◆ Exercise: Carry on the temporary reinstatement decision from the point where it stops.

FEDERAL MINE SAFETY AND HEALTH REVIEW COMMISSION

1331 PENNSYLVANIA AVENUE, NW, SUITE 520N

WASHINGTON, D.C. 20004-1710

 

 

SECRETARY OF LABOR,                             :                                     

 MINE SAFETY AND HEALTH                    :                                                         

 ADMINISTRATION (MSHA),                      :       

 on behalf of JEREMY JONES                         :

                                                                           :

                        v.                                                :        Docket No. WEVA 2015-1007-D

                                                                           :                         

KINGSTON MINING, INC.                           :

 

 

BEFORE: Jordan, Chairman; Young, Cohen, Nakamura and Althen, Commissioners

 

DECISION

 

BY THE COMMISSION:

 

This temporary reinstatement proceeding arises under the Federal Mine Safety and Health Act of 1977, 30 U.S.C. § 801 et seq. (2012) (“Mine Act”). On October 14, 2015, the Administrative Law Judge issued a decision denying an Application for Temporary Reinstatement filed by the Secretary of Labor on behalf of Jeremy Jones against Kingston Mining, Inc. (“Kingston Mining”) pursuant to section 105(c)(2) of the Mine Act, 30 U.S.C.

§ 815(c)(2).[1] 37 FMSHRC   , slip op. at 12, No. WEVA 2015-1007-D (Oct. 14, 2015). The Secretary subsequently filed a timely petition for review of the Judge’s denial of temporary reinstatement. For the reasons that follow, we vacate the Judge’s decision, reverse it in part, and remand the matter in part to the Judge for further proceedings.

 


 

I.

 

Factual and Procedural Background

 

A.    Factual Background

 

            Kingston Mining operates the No. 2 Mine, an underground coal mine located in West Virginia. Tr. 95-96, 147. Jeremy Jones was an electrician on the midnight maintenance shift at the mine for two and one-half years. Tr. 34-35, 73, 89. Mr. Jones was laid off from his position on April 10, 2015.

◆ Dataset content:
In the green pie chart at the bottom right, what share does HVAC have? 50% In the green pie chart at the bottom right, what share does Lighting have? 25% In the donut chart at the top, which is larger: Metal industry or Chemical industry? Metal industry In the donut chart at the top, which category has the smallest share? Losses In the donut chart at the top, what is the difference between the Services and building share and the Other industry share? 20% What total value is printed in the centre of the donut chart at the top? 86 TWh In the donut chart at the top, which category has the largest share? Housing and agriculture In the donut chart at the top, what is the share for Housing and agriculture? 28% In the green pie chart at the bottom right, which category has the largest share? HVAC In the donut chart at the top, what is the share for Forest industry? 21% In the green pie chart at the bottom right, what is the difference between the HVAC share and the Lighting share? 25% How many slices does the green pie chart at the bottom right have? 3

◆ Exercise answer:
 

On August 4, 2015, Jones filed a discrimination complaint with the Department of Labor’s Mine Safety and Health Administration (“MSHA”) against Kingston Mining. App. for Temp. Reinstatement at 1-2. MSHA conducted a preliminary investigation of Jones’ discrimination complaint and on September 14, 2015, the Secretary filed an Application for Temporary Reinstatement, requesting an order requiring Kingston Mining to temporarily reinstate Jones to his former position as an electrician. Id. at 4. The Secretary alleges that the layoff was motivated by the fact that Jones raised safety concerns regarding miners covering or painting over the lights on the roof bolting machines, failing to properly anchor trailing cables for the shuttle cars, and failing to properly dispose of dust bags and trash including boards on the roof bolting machines.

 

At a hearing held on October 7, 2015, Jones testified that he communicated his safety concerns in three ways. First, Jones regularly submitted “Running Right” cards—cards on which Kingston encouraged miners to handwrite their safety concerns in order to bring those concerns to management’s attention. Tr. 37-38. Second, as an electrician, Jones’ job duties included submitting maintenance checklists indicating whether he had completed various maintenance tasks. Tr. 47. Third, Jones testified that he also frequently communicated safety complaints orally to his immediate supervisor, Daniel Laverty. Tr. 46.

 

When Jones’ concerns were not immediately addressed by Laverty, he pursued his concerns at the next level, orally communicating them to Laverty’s supervisor, Greg Shrewsbury. Tr. 47-48, 57. According to Jones, Shrewsbury usually called the foreman or the mine superintendent, who, in turn, would instruct Laverty to view the area and address the problem. Tr. 47-48. Jones testified that Laverty did not like Jones going over his head and that, as a result, Laverty was “short” with him and repeatedly assigned him to work on less desirable projects that required only one miner, thus isolating Jones from the crew of electricians. Tr. 49-51, 113. Jones testified that previously Laverty had rotated such one-miner assignments among all members of his four-miner crew. Tr. 49-50. Jones testified that after Laverty began isolating him, Laverty did not isolate other electricians. Tr. 53-54. Jones also testified that other crew members told Jones they believed that Laverty was isolating him. Tr. 54. Jones also testified that other electricians reported the same types of concerns to the same supervisors. Tr. 39-40, 55, 58, 64, 115. Additionally, he testified that other electricians would go to Shrewsbury the “same as I did.” Tr. 58.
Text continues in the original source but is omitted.